◆ Exercise aim ◆
Set out the rows below as a numbered list, omitting the blank lines. Include every row.

A block of data
(begin)

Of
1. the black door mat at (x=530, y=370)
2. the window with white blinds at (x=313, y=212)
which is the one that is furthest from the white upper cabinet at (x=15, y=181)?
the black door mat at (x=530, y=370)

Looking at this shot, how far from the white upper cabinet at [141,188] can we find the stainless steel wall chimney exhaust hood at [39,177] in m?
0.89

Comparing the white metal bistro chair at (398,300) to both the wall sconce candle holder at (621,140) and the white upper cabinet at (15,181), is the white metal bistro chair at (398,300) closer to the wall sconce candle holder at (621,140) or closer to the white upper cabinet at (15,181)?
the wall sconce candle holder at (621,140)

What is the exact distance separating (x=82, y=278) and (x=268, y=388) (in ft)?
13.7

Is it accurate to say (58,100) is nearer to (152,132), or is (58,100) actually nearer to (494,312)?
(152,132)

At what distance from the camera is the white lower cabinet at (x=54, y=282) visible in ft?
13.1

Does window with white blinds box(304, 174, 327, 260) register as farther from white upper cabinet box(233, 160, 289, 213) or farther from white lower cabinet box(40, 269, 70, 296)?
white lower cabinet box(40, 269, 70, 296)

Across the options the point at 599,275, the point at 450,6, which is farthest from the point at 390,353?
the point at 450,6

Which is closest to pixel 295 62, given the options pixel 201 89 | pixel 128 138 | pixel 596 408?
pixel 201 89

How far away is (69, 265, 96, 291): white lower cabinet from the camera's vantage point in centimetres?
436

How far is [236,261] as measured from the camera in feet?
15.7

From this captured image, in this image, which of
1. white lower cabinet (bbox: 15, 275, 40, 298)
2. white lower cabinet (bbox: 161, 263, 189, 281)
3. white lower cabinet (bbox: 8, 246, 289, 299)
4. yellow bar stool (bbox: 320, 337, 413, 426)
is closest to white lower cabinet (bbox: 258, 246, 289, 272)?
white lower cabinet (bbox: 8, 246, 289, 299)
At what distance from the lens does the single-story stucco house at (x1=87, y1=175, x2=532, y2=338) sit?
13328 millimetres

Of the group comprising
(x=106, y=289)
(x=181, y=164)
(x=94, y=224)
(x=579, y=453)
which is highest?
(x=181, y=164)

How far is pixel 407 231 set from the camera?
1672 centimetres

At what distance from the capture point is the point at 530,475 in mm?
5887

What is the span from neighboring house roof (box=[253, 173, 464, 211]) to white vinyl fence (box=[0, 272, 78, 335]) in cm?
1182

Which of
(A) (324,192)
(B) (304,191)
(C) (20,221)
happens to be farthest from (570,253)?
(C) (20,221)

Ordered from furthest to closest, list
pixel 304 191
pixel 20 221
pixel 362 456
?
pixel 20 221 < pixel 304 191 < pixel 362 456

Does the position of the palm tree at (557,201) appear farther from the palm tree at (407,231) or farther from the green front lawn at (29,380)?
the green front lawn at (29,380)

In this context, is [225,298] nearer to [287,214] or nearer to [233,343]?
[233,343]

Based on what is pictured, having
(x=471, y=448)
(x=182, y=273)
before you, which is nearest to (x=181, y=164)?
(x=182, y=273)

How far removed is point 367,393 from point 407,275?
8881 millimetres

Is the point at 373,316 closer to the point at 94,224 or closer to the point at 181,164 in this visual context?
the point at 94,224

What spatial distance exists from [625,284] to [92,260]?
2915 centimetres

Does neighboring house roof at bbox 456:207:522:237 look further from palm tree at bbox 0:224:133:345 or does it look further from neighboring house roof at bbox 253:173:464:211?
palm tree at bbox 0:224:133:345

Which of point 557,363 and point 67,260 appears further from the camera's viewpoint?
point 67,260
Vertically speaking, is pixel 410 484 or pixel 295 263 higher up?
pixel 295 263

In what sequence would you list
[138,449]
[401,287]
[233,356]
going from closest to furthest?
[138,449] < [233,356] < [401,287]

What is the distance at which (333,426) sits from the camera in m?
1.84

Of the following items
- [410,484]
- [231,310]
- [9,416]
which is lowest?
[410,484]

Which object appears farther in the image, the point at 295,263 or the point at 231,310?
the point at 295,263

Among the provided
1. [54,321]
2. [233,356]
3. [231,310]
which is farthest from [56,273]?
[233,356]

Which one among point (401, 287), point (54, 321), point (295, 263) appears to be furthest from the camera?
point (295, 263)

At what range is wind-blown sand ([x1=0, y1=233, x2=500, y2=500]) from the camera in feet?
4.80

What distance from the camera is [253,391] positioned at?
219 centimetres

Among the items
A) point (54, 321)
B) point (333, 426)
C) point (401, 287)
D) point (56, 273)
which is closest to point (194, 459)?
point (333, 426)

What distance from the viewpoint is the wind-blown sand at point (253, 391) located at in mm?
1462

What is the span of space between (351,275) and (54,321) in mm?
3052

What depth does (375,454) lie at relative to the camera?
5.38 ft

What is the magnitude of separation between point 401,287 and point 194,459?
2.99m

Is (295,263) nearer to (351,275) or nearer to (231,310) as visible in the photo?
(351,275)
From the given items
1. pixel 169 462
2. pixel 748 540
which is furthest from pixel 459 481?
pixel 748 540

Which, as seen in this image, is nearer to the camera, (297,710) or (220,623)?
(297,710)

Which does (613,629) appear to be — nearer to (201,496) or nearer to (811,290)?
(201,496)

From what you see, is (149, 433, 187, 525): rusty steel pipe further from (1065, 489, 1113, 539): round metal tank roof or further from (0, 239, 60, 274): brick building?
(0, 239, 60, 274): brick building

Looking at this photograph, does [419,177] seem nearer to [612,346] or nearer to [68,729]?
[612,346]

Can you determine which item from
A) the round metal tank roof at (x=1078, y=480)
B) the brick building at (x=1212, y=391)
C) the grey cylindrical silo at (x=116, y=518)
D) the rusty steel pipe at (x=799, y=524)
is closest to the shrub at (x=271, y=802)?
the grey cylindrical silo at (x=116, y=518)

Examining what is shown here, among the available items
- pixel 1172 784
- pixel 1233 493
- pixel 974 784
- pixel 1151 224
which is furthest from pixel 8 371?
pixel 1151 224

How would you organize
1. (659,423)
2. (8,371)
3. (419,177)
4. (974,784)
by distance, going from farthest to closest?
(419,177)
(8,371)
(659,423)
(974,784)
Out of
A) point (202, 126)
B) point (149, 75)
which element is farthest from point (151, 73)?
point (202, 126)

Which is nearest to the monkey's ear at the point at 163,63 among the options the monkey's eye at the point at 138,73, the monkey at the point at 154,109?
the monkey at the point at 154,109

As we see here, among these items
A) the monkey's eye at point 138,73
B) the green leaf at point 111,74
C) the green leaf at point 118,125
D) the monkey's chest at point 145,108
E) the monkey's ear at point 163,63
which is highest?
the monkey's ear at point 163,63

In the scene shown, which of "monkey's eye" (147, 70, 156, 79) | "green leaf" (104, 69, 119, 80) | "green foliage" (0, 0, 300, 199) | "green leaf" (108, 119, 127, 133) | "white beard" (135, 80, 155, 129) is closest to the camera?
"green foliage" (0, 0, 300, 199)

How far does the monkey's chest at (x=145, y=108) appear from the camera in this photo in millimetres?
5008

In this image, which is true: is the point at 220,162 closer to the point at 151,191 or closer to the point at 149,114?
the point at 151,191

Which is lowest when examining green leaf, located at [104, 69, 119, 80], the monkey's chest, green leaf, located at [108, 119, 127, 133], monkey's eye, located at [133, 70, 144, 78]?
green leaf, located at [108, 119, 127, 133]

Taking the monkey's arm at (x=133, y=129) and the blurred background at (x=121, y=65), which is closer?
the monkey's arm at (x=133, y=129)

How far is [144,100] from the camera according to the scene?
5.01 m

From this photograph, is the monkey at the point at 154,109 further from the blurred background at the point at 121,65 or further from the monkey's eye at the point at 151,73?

(end)

◆ Finished task ◆
1. Of
2. 1. the black door mat at (x=530, y=370)
3. 2. the window with white blinds at (x=313, y=212)
4. which is the one that is furthest from the white upper cabinet at (x=15, y=181)?
5. the black door mat at (x=530, y=370)
6. Looking at this shot, how far from the white upper cabinet at [141,188] can we find the stainless steel wall chimney exhaust hood at [39,177] in m?
7. 0.89
8. Comparing the white metal bistro chair at (398,300) to both the wall sconce candle holder at (621,140) and the white upper cabinet at (15,181), is the white metal bistro chair at (398,300) closer to the wall sconce candle holder at (621,140) or closer to the white upper cabinet at (15,181)?
9. the wall sconce candle holder at (621,140)
10. What is the exact distance separating (x=82, y=278) and (x=268, y=388) (in ft)?
11. 13.7
12. Is it accurate to say (58,100) is nearer to (152,132), or is (58,100) actually nearer to (494,312)?
13. (152,132)
14. At what distance from the camera is the white lower cabinet at (x=54, y=282) visible in ft?
15. 13.1
16. Does window with white blinds box(304, 174, 327, 260) register as farther from white upper cabinet box(233, 160, 289, 213) or farther from white lower cabinet box(40, 269, 70, 296)?
17. white lower cabinet box(40, 269, 70, 296)
18. Across the options the point at 599,275, the point at 450,6, which is farthest from the point at 390,353?
19. the point at 450,6
20. Which is closest to pixel 295 62, given the options pixel 201 89 | pixel 128 138 | pixel 596 408?
21. pixel 201 89
22. How far away is (69, 265, 96, 291): white lower cabinet from the camera's vantage point in centimetres?
23. 436
24. How far is [236,261] as measured from the camera in feet?
25. 15.7
26. From this captured image, in this image, which of
27. 1. white lower cabinet (bbox: 15, 275, 40, 298)
28. 2. white lower cabinet (bbox: 161, 263, 189, 281)
29. 3. white lower cabinet (bbox: 8, 246, 289, 299)
30. 4. yellow bar stool (bbox: 320, 337, 413, 426)
31. is closest to white lower cabinet (bbox: 258, 246, 289, 272)?
32. white lower cabinet (bbox: 8, 246, 289, 299)
33. At what distance from the lens does the single-story stucco house at (x1=87, y1=175, x2=532, y2=338) sit?
34. 13328 millimetres
35. Of the group comprising
36. (x=106, y=289)
37. (x=181, y=164)
38. (x=94, y=224)
39. (x=579, y=453)
40. which is highest?
41. (x=181, y=164)
42. How far is pixel 407 231 set from the camera?
43. 1672 centimetres
44. At what distance from the capture point is the point at 530,475 in mm?
45. 5887
46. What is the span from neighboring house roof (box=[253, 173, 464, 211]) to white vinyl fence (box=[0, 272, 78, 335]) in cm?
47. 1182
48. Which of
49. (A) (324,192)
50. (B) (304,191)
51. (C) (20,221)
52. happens to be farthest from (570,253)?
53. (C) (20,221)
54. Ordered from furthest to closest, list
55. pixel 304 191
56. pixel 20 221
57. pixel 362 456
58. ?
59. pixel 20 221 < pixel 304 191 < pixel 362 456
60. Does the position of the palm tree at (557,201) appear farther from the palm tree at (407,231) or farther from the green front lawn at (29,380)?
61. the green front lawn at (29,380)
62. In this context, is [225,298] nearer to [287,214] or nearer to [233,343]?
63. [233,343]
64. Based on what is pictured, having
65. (x=471, y=448)
66. (x=182, y=273)
67. before you, which is nearest to (x=181, y=164)?
68. (x=182, y=273)
69. How far removed is point 367,393 from point 407,275?
70. 8881 millimetres
71. Is the point at 373,316 closer to the point at 94,224 or closer to the point at 181,164 in this visual context?
72. the point at 94,224
73. What spatial distance exists from [625,284] to [92,260]?
74. 2915 centimetres
75. Does neighboring house roof at bbox 456:207:522:237 look further from palm tree at bbox 0:224:133:345 or does it look further from neighboring house roof at bbox 253:173:464:211?
76. palm tree at bbox 0:224:133:345
77. Which of point 557,363 and point 67,260 appears further from the camera's viewpoint?
78. point 67,260
79. Vertically speaking, is pixel 410 484 or pixel 295 263 higher up?
80. pixel 295 263
81. In what sequence would you list
82. [138,449]
83. [401,287]
84. [233,356]
85. going from closest to furthest?
86. [138,449] < [233,356] < [401,287]
87. What is the distance at which (333,426) sits from the camera in m?
88. 1.84
89. Of the following items
90. - [410,484]
91. - [231,310]
92. - [9,416]
93. which is lowest?
94. [410,484]
95. Which object appears farther in the image, the point at 295,263 or the point at 231,310?
96. the point at 295,263
97. Among the provided
98. 1. [54,321]
99. 2. [233,356]
100. 3. [231,310]
101. which is farthest from [56,273]?
102. [233,356]
103. Which one among point (401, 287), point (54, 321), point (295, 263) appears to be furthest from the camera?
104. point (295, 263)
105. At what range is wind-blown sand ([x1=0, y1=233, x2=500, y2=500]) from the camera in feet?
106. 4.80
107. What distance from the camera is [253,391] positioned at?
108. 219 centimetres
109. Among the items
110. A) point (54, 321)
111. B) point (333, 426)
112. C) point (401, 287)
113. D) point (56, 273)
114. which is closest to point (194, 459)?
115. point (333, 426)
116. What distance from the viewpoint is the wind-blown sand at point (253, 391) located at in mm?
117. 1462
118. What is the span of space between (351,275) and (54,321) in mm?
119. 3052
120. What depth does (375,454) lie at relative to the camera?
121. 5.38 ft
122. What is the magnitude of separation between point 401,287 and point 194,459?
123. 2.99m
124. Is (295,263) nearer to (351,275) or nearer to (231,310) as visible in the photo?
125. (351,275)
126. From the given items
127. 1. pixel 169 462
128. 2. pixel 748 540
129. which is furthest from pixel 459 481?
130. pixel 748 540
131. Which, as seen in this image, is nearer to the camera, (297,710) or (220,623)?
132. (297,710)
133. Which does (613,629) appear to be — nearer to (201,496) or nearer to (811,290)?
134. (201,496)
135. From what you see, is (149, 433, 187, 525): rusty steel pipe further from (1065, 489, 1113, 539): round metal tank roof or further from (0, 239, 60, 274): brick building?
136. (0, 239, 60, 274): brick building
137. Looking at this photograph, does [419,177] seem nearer to [612,346] or nearer to [68,729]?
138. [612,346]
139. Can you determine which item from
140. A) the round metal tank roof at (x=1078, y=480)
141. B) the brick building at (x=1212, y=391)
142. C) the grey cylindrical silo at (x=116, y=518)
143. D) the rusty steel pipe at (x=799, y=524)
144. is closest to the shrub at (x=271, y=802)?
145. the grey cylindrical silo at (x=116, y=518)
146. Examining what is shown here, among the available items
147. - pixel 1172 784
148. - pixel 1233 493
149. - pixel 974 784
150. - pixel 1151 224
151. which is furthest from pixel 8 371?
152. pixel 1151 224
153. How would you organize
154. 1. (659,423)
155. 2. (8,371)
156. 3. (419,177)
157. 4. (974,784)
158. by distance, going from farthest to closest?
159. (419,177)
160. (8,371)
161. (659,423)
162. (974,784)
163. Out of
164. A) point (202, 126)
165. B) point (149, 75)
166. which element is farthest from point (151, 73)?
167. point (202, 126)
168. Which is nearest to the monkey's ear at the point at 163,63 among the options the monkey's eye at the point at 138,73, the monkey at the point at 154,109?
169. the monkey at the point at 154,109
170. As we see here, among these items
171. A) the monkey's eye at point 138,73
172. B) the green leaf at point 111,74
173. C) the green leaf at point 118,125
174. D) the monkey's chest at point 145,108
175. E) the monkey's ear at point 163,63
176. which is highest?
177. the monkey's ear at point 163,63
178. In the scene shown, which of "monkey's eye" (147, 70, 156, 79) | "green leaf" (104, 69, 119, 80) | "green foliage" (0, 0, 300, 199) | "green leaf" (108, 119, 127, 133) | "white beard" (135, 80, 155, 129) is closest to the camera?
179. "green foliage" (0, 0, 300, 199)
180. How far does the monkey's chest at (x=145, y=108) appear from the camera in this photo in millimetres?
181. 5008
182. In this image, which is true: is the point at 220,162 closer to the point at 151,191 or closer to the point at 149,114?
183. the point at 151,191
184. Which is lowest when examining green leaf, located at [104, 69, 119, 80], the monkey's chest, green leaf, located at [108, 119, 127, 133], monkey's eye, located at [133, 70, 144, 78]?
185. green leaf, located at [108, 119, 127, 133]
186. Taking the monkey's arm at (x=133, y=129) and the blurred background at (x=121, y=65), which is closer?
187. the monkey's arm at (x=133, y=129)
188. How far is [144,100] from the camera according to the scene?
189. 5.01 m
190. From this photograph, is the monkey at the point at 154,109 further from the blurred background at the point at 121,65 or further from the monkey's eye at the point at 151,73?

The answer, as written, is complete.